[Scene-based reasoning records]
********

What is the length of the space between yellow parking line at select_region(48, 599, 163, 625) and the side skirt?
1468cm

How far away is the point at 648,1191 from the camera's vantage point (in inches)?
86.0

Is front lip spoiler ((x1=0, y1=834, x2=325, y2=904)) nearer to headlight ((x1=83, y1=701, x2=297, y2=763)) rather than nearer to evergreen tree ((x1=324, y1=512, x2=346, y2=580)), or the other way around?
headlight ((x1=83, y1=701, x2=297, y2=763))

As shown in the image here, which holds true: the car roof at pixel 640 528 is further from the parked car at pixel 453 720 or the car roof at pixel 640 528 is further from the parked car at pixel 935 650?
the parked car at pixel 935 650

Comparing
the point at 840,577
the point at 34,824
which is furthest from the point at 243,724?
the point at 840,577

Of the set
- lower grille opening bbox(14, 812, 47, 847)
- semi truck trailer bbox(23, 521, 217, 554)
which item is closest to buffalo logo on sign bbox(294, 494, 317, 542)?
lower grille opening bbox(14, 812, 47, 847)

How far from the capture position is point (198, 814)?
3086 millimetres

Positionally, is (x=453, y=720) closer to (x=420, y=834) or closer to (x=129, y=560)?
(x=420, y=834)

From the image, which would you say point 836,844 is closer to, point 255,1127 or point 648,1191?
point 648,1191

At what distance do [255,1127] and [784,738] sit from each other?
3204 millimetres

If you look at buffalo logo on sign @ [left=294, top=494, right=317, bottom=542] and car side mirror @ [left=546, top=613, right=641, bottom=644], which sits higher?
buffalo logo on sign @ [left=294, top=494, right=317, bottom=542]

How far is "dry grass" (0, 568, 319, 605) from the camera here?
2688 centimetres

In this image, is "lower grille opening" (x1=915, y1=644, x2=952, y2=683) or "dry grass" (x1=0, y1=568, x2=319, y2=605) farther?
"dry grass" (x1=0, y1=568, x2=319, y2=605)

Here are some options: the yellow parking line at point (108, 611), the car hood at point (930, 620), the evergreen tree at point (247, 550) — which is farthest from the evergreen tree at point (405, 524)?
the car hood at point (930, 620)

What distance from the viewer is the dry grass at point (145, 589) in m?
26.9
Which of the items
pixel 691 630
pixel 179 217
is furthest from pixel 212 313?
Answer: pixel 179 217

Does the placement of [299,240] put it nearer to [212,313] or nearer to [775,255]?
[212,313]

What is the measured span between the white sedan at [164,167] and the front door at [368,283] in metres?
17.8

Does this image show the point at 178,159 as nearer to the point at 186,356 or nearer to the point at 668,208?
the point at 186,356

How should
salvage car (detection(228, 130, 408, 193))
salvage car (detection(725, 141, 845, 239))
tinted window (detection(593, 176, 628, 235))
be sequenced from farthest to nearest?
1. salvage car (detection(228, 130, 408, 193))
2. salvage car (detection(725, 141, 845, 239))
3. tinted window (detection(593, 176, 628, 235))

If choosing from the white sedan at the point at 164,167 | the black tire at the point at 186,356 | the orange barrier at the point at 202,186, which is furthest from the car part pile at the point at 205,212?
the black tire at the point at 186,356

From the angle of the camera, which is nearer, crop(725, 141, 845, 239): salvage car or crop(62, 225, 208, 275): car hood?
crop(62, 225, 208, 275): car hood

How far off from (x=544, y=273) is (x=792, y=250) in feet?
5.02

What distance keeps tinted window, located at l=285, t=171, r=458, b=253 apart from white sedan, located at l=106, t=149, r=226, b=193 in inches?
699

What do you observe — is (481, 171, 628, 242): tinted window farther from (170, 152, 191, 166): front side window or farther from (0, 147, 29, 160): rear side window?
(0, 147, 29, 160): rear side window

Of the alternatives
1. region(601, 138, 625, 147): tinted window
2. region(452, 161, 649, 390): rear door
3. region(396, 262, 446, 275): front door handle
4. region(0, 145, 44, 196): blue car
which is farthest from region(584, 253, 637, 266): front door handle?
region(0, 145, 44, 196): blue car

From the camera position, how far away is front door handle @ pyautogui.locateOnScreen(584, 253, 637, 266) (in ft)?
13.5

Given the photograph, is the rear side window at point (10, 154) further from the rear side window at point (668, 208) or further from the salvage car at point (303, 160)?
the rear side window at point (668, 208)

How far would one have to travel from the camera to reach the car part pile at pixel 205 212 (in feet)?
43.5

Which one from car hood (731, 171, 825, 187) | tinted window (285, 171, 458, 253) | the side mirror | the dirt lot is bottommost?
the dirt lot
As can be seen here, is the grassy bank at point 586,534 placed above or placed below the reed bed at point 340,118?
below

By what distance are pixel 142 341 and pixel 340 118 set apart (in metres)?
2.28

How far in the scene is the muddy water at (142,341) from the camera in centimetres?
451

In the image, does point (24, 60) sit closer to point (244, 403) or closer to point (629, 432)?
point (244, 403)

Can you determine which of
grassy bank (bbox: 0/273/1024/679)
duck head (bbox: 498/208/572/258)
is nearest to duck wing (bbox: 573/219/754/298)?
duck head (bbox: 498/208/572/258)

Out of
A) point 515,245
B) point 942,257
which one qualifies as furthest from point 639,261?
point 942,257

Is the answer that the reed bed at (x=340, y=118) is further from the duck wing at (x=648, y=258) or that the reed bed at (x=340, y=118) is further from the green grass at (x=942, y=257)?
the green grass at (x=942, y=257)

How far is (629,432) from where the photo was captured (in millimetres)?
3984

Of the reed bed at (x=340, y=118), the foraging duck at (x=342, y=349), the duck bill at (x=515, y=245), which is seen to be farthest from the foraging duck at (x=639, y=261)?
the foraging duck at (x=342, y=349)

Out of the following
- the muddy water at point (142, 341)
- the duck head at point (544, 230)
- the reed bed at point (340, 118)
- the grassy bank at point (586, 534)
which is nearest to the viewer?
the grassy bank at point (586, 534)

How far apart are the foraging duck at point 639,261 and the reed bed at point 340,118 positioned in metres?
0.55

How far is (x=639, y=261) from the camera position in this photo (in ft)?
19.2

********

## What you should do:
From the records above, extract every line exactly as it stands.

## Exercise response:
What is the length of the space between yellow parking line at select_region(48, 599, 163, 625) and the side skirt?
1468cm

How far away is the point at 648,1191 from the camera's vantage point (in inches)?
86.0

Is front lip spoiler ((x1=0, y1=834, x2=325, y2=904)) nearer to headlight ((x1=83, y1=701, x2=297, y2=763)) rather than nearer to evergreen tree ((x1=324, y1=512, x2=346, y2=580)), or the other way around?
headlight ((x1=83, y1=701, x2=297, y2=763))

As shown in the image here, which holds true: the car roof at pixel 640 528 is further from the parked car at pixel 453 720 or the car roof at pixel 640 528 is further from the parked car at pixel 935 650?
the parked car at pixel 935 650

Comparing
the point at 840,577
the point at 34,824
which is furthest from the point at 243,724?
the point at 840,577

Of the set
- lower grille opening bbox(14, 812, 47, 847)
- semi truck trailer bbox(23, 521, 217, 554)
which item is closest to buffalo logo on sign bbox(294, 494, 317, 542)?
lower grille opening bbox(14, 812, 47, 847)

How far from the capture position is point (198, 814)?
3086 millimetres

Positionally, is (x=453, y=720) closer to (x=420, y=834) or closer to (x=129, y=560)?
(x=420, y=834)

From the image, which would you say point 836,844 is closer to, point 255,1127 or point 648,1191?
point 648,1191

At what distance do [255,1127] and [784,738] sit from each other?
3204 millimetres

If you look at buffalo logo on sign @ [left=294, top=494, right=317, bottom=542] and car side mirror @ [left=546, top=613, right=641, bottom=644], which sits higher?
buffalo logo on sign @ [left=294, top=494, right=317, bottom=542]

How far is "dry grass" (0, 568, 319, 605) from the camera here?
2688 centimetres

In this image, is "lower grille opening" (x1=915, y1=644, x2=952, y2=683) or "dry grass" (x1=0, y1=568, x2=319, y2=605) farther?
"dry grass" (x1=0, y1=568, x2=319, y2=605)

Here are some options: the yellow parking line at point (108, 611), the car hood at point (930, 620), the evergreen tree at point (247, 550) — which is farthest from the evergreen tree at point (405, 524)?
the car hood at point (930, 620)

What distance from the viewer is the dry grass at point (145, 589) in m?
26.9
Which of the items
pixel 691 630
pixel 179 217
is furthest from pixel 212 313?
Answer: pixel 179 217

Does the placement of [299,240] put it nearer to [212,313] or nearer to [775,255]?
[212,313]

What is the measured span between the white sedan at [164,167] and the front door at [368,283] in metres?
17.8

Does this image show the point at 178,159 as nearer to the point at 186,356 or nearer to the point at 668,208?
the point at 186,356

How should
salvage car (detection(228, 130, 408, 193))
salvage car (detection(725, 141, 845, 239))
tinted window (detection(593, 176, 628, 235))
be sequenced from farthest to nearest?
1. salvage car (detection(228, 130, 408, 193))
2. salvage car (detection(725, 141, 845, 239))
3. tinted window (detection(593, 176, 628, 235))

If choosing from the white sedan at the point at 164,167 | the black tire at the point at 186,356 | the orange barrier at the point at 202,186, which is furthest from the car part pile at the point at 205,212?
the black tire at the point at 186,356

From the angle of the camera, which is nearer, crop(725, 141, 845, 239): salvage car or crop(62, 225, 208, 275): car hood?
crop(62, 225, 208, 275): car hood

How far off from (x=544, y=273) is (x=792, y=250) in feet?
5.02

What distance keeps tinted window, located at l=285, t=171, r=458, b=253 apart from white sedan, located at l=106, t=149, r=226, b=193 in inches?
699

What do you observe — is (481, 171, 628, 242): tinted window farther from (170, 152, 191, 166): front side window or farther from (0, 147, 29, 160): rear side window?
(0, 147, 29, 160): rear side window

Of the alternatives
1. region(601, 138, 625, 147): tinted window
2. region(452, 161, 649, 390): rear door
3. region(396, 262, 446, 275): front door handle
4. region(0, 145, 44, 196): blue car
which is farthest from region(584, 253, 637, 266): front door handle?
region(0, 145, 44, 196): blue car

From the camera position, how far away is front door handle @ pyautogui.locateOnScreen(584, 253, 637, 266) (in ft)?
13.5

Given the photograph, is the rear side window at point (10, 154) further from the rear side window at point (668, 208) or further from the salvage car at point (303, 160)?
the rear side window at point (668, 208)

How far would one have to travel from the camera to reach the car part pile at pixel 205 212 (in feet)?
43.5

Which one from car hood (731, 171, 825, 187) | tinted window (285, 171, 458, 253) | the side mirror | the dirt lot is bottommost?
the dirt lot
As can be seen here, is the grassy bank at point 586,534 placed above or placed below the reed bed at point 340,118?
below

By what distance are pixel 142 341 and pixel 340 118 set apart (in metres)?
2.28

How far in the scene is the muddy water at (142,341) from the camera in centimetres?
451

In the image, does point (24, 60) sit closer to point (244, 403) or closer to point (629, 432)?
point (244, 403)

Can you determine which of
grassy bank (bbox: 0/273/1024/679)
duck head (bbox: 498/208/572/258)
is nearest to duck wing (bbox: 573/219/754/298)?
duck head (bbox: 498/208/572/258)

Out of
A) point 515,245
B) point 942,257
which one qualifies as furthest from point 639,261?
point 942,257

Is the answer that the reed bed at (x=340, y=118) is further from the duck wing at (x=648, y=258) or that the reed bed at (x=340, y=118) is further from the green grass at (x=942, y=257)?
the green grass at (x=942, y=257)

How far is (629,432) from where the photo was captured (in millimetres)?
3984

Of the reed bed at (x=340, y=118), the foraging duck at (x=342, y=349), the duck bill at (x=515, y=245), which is seen to be farthest from the foraging duck at (x=639, y=261)?
the foraging duck at (x=342, y=349)

Out of the following
- the muddy water at point (142, 341)
- the duck head at point (544, 230)
- the reed bed at point (340, 118)
- the grassy bank at point (586, 534)
which is nearest to the viewer?
the grassy bank at point (586, 534)

How far apart are the foraging duck at point 639,261 and the reed bed at point 340,118 positioned in metres?
0.55

How far is (x=639, y=261) from the camera position in this photo (in ft)?
19.2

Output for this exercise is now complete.